TLD Reference

Top-level domains: gTLDs, sTLDs and popular country codes.

Open tool

Overview

The TLD Reference is a searchable directory of top-level domains — the part of a domain after the final dot. It covers generic TLDs (gTLDs like .com, .org, .net), sponsored TLDs (sTLDs like .gov, .edu, .museum) and the popular country-code TLDs (ccTLDs like .uk, .de, .jp, .io) along with the registry, purpose and any usage restrictions.

It is built for domain shoppers comparing extensions, developers configuring DNS and SEO writers looking for unusual TLDs to feature.

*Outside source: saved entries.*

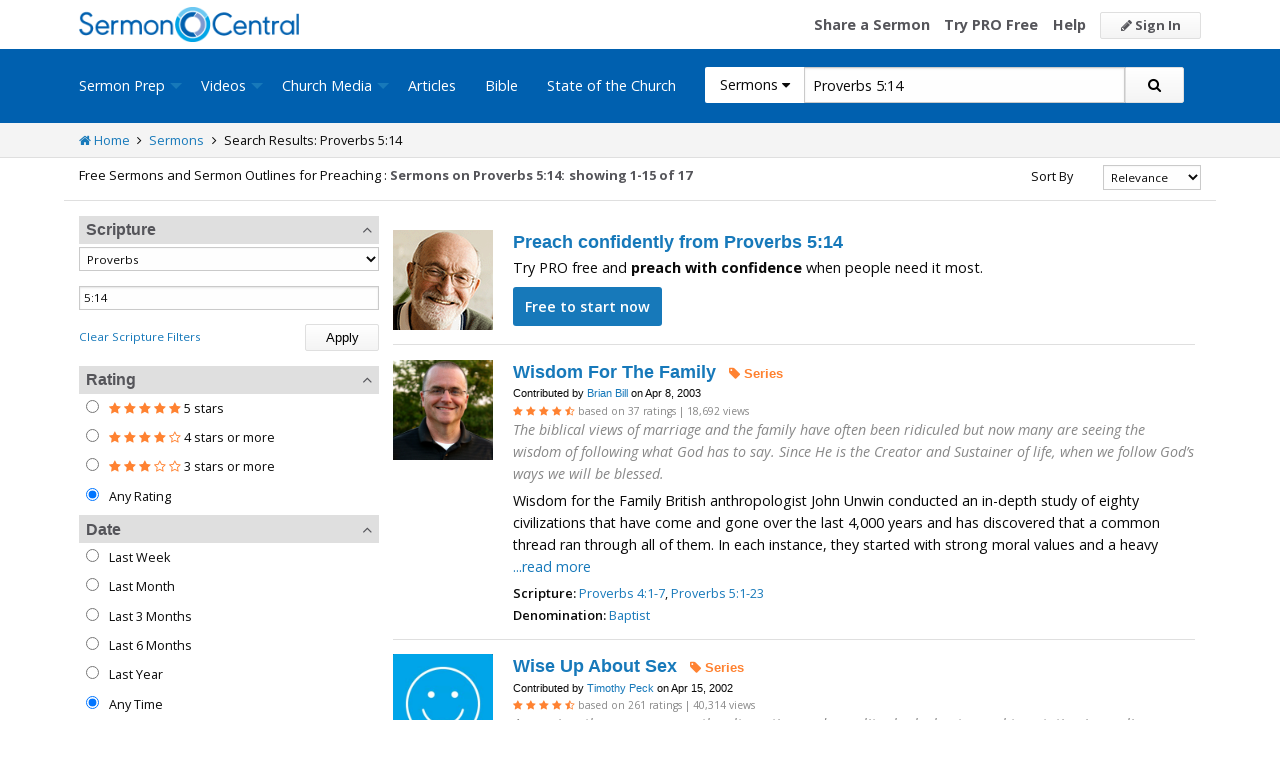

--- FILE ---
content_type: text/html; charset=utf-8
request_url: https://www.google.com/recaptcha/api2/aframe
body_size: 184
content:
<!DOCTYPE HTML><html><head><meta http-equiv="content-type" content="text/html; charset=UTF-8"></head><body><script nonce="RMU2ANvOn44a-uV7AjgU-Q">/** Anti-fraud and anti-abuse applications only. See google.com/recaptcha */ try{var clients={'sodar':'https://pagead2.googlesyndication.com/pagead/sodar?'};window.addEventListener("message",function(a){try{if(a.source===window.parent){var b=JSON.parse(a.data);var c=clients[b['id']];if(c){var d=document.createElement('img');d.src=c+b['params']+'&rc='+(localStorage.getItem("rc::a")?sessionStorage.getItem("rc::b"):"");window.document.body.appendChild(d);sessionStorage.setItem("rc::e",parseInt(sessionStorage.getItem("rc::e")||0)+1);localStorage.setItem("rc::h",'1768884562353');}}}catch(b){}});window.parent.postMessage("_grecaptcha_ready", "*");}catch(b){}</script></body></html>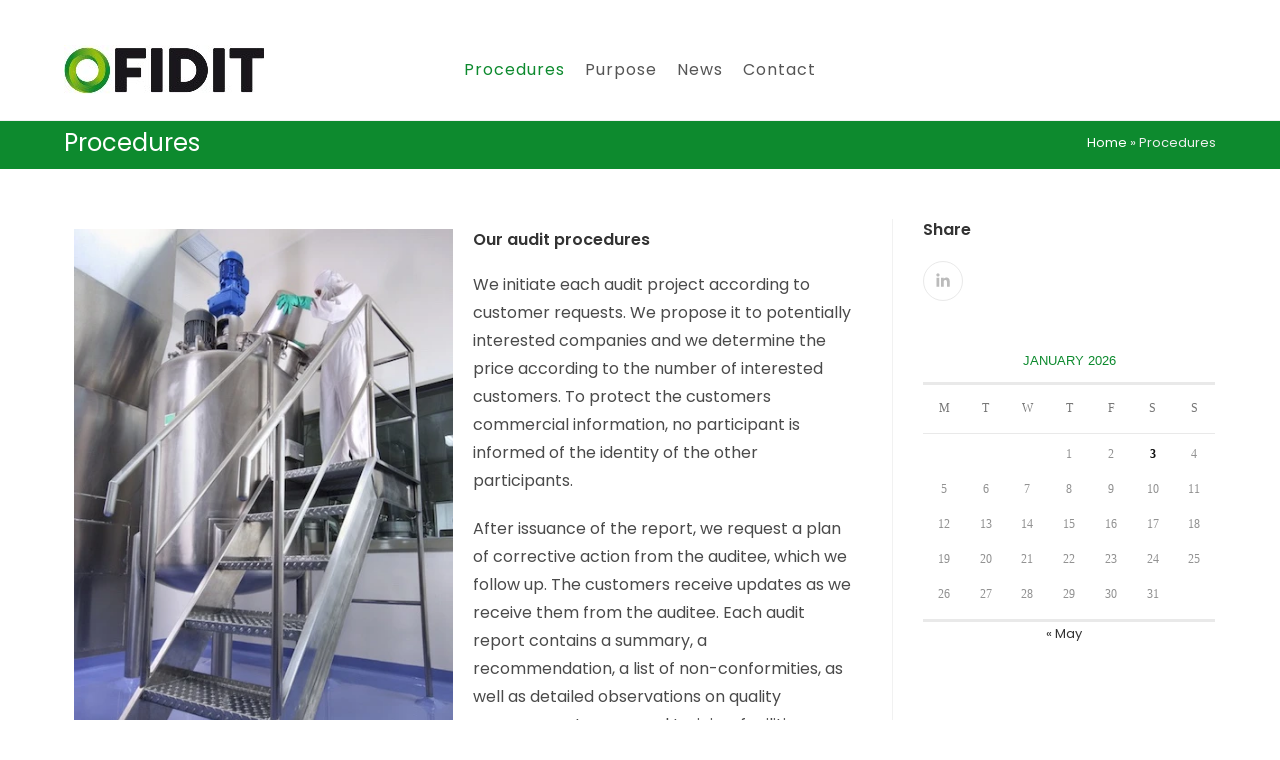

--- FILE ---
content_type: text/css
request_url: https://ofidit.com/wp-content/uploads/elementor/css/post-1167.css?ver=1679730146
body_size: 144
content:
.elementor-1167 .elementor-element.elementor-element-0268329{font-size:16px;}.elementor-1167 .elementor-element.elementor-element-f564de8{font-size:16px;}.elementor-1167 .elementor-element.elementor-element-10a3577:not(.elementor-motion-effects-element-type-background), .elementor-1167 .elementor-element.elementor-element-10a3577 > .elementor-motion-effects-container > .elementor-motion-effects-layer{background-color:#0D8A2E;}.elementor-1167 .elementor-element.elementor-element-10a3577{transition:background 0.3s, border 0.3s, border-radius 0.3s, box-shadow 0.3s;}.elementor-1167 .elementor-element.elementor-element-10a3577 > .elementor-background-overlay{transition:background 0.3s, border-radius 0.3s, opacity 0.3s;}.elementor-1167 .elementor-element.elementor-element-c310969 .elementor-heading-title{color:#FFFFFF;}.elementor-1167 .elementor-element.elementor-element-86dfa06 .sina-input-field::-webkit-input-placeholder{color:#aaa;}.elementor-1167 .elementor-element.elementor-element-86dfa06 .sina-input-field::-moz-placeholder{color:#aaa;}.elementor-1167 .elementor-element.elementor-element-86dfa06 .sina-input-field::-ms-placeholder{color:#aaa;}.elementor-1167 .elementor-element.elementor-element-86dfa06 .sina-input-field::placeholder{color:#aaa;}.elementor-1167 .elementor-element.elementor-element-86dfa06 .sina-input-field{font-size:16px;font-weight:400;line-height:24px;color:#222;background:#fff;border-style:solid;border-width:1px 1px 1px 1px;border-color:#0D8A2E;border-radius:0px 0px 0px 0px;padding:10px 12px 10px 12px;margin:0px 0px 20px 0px;}.elementor-1167 .elementor-element.elementor-element-86dfa06 .sina-input-message{height:178px;}.elementor-1167 .elementor-element.elementor-element-86dfa06 .sina-contact-btn{font-size:15px;font-weight:400;line-height:20px;color:#fafafa;background-color:#0D8A2E;padding:13px 25px 13px 25px;margin:20px 0px 20px 0px;}.elementor-1167 .elementor-element.elementor-element-86dfa06 .sina-contact-btn, .elementor-1167 .elementor-element.elementor-element-86dfa06 .sina-contact-btn:before{border-radius:0px 0px 0px 0px;}.elementor-1167 .elementor-element.elementor-element-86dfa06 .sina-button:before{background-color:#055394;}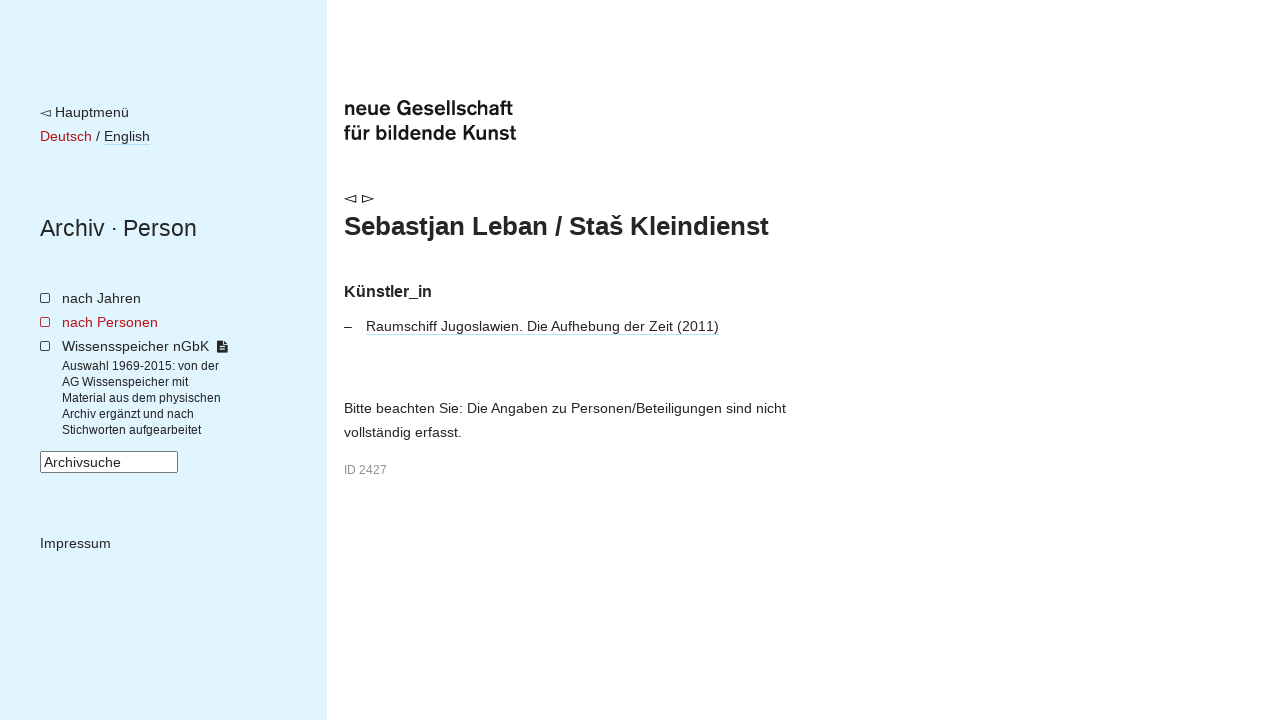

--- FILE ---
content_type: text/html; charset=utf-8
request_url: https://archiv.ngbk.de/personen/sebastjan-leban-und-stas-kleindienst/
body_size: 5175
content:
<!doctype html>
<!--[if lt IE 7]> <html class="no-js lt-ie9 lt-ie8 lt-ie7" lang="en"> <![endif]-->
<!--[if IE 7]>    <html class="no-js lt-ie9 lt-ie8" lang="en"> <![endif]-->
<!--[if IE 8]>    <html class="no-js lt-ie9" lang="en"> <![endif]-->
<!--[if gt IE 8]><!--> <html class="no-js" lang="de"> <!--<![endif]-->
<head>
	<meta charset="utf-8">
	<title>
	Sebastjan Leban / Staš Kleindienst – 
		nGbK-Archiv
	
</title>
	<meta name="viewport" content="width=device-width, initial-scale=1">
	<meta name="description" content="">

	<script src="/static/js/libs/jquery.min.js"></script>
	<script src="/static/js/plugins.js"></script>
	<script type="text/javascript" charset="utf-8" src="/static/js/libs/jquery.url.js"></script>
	<script type="text/javascript" charset="utf-8" src="/static/js/libs/jquery.colorbox.js"></script>

	<link href="/static/css/screen.css" rel="stylesheet" type="text/css" />
	
	
	

	
	
	<script>
		$(document).ready(function() {
			
			fixHeight = function() {
				windowHeight = $(window).height();
				navHeight = $("nav.site").height();
				$('main').css('min-height', Math.max(windowHeight, navHeight));
			}
			fixHeight();
			$(window).bind('resize.adjust-viewport-height', fixHeight);
		});
	</script>
	
</head>
<body class=" person detail ">
	<!--[if lt IE 7]>
		<p class="browsehappy">You are using an <strong>outdated</strong> browser. Please <a href="http://browsehappy.com/">upgrade your browser</a> to improve your experience.</p>
	<![endif]-->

Long-tail queries it covers include "what is the registry for .io", "is .ai a country code", "list of all gTLDs", and "TLDs with no registration restrictions".

How it works

The dataset draws from the IANA root zone database, which is the authoritative list of every active TLD. Each row carries the TLD, the registry (or sponsoring organisation), the type (gTLD, sTLD, ccTLD, brand, sponsored), a short description and a note on whether registration is open, restricted or closed.

Search runs a case-insensitive contains match across the TLD itself, the description and the registry. Typing "io" surfaces .io; typing "british" surfaces .uk via its description. The reference also flags TLDs that are widely used outside their original sponsor's intended audience — .io for tech startups, .me for personal sites and .tv for video.

Examples

.com   →  Verisign           →  gTLD, open registration, the original commercial domain
.uk    →  Nominet            →  ccTLD, United Kingdom
.io    →  Internet Computer Bureau  →  ccTLD (British Indian Ocean Territory), popular with tech
.gov   →  CISA               →  sTLD, US federal and state government only

FAQ

How many TLDs are there?

Over 1,500 active TLDs are in the root zone. The number has grown rapidly since ICANN started a new gTLD round in 2012, which added hundreds of brand and generic terms (.app, .blog, .photography).

Are .ai and .io country codes?

Yes. .ai is Anguilla and .io is the British Indian Ocean Territory. Both have become popular for tech startups because of the obvious acronym, despite their original geographic mandate.

Is .uk the same as .co.uk?

Both are managed by Nominet. .co.uk is the older commercial second-level domain; .uk is a direct registration introduced in 2014. Many businesses register both to protect their name.

Are gTLDs guaranteed to be open?

No. Many newer gTLDs are restricted to specific industries (.bank requires a banking license) or are operated as brand domains (.google is closed for Google's exclusive use).

What's a brand TLD?

A TLD applied for by a single company for its exclusive use, like .google, .ford or .apple. Brand TLDs cannot be registered by the public and are used internally for company-controlled subdomains.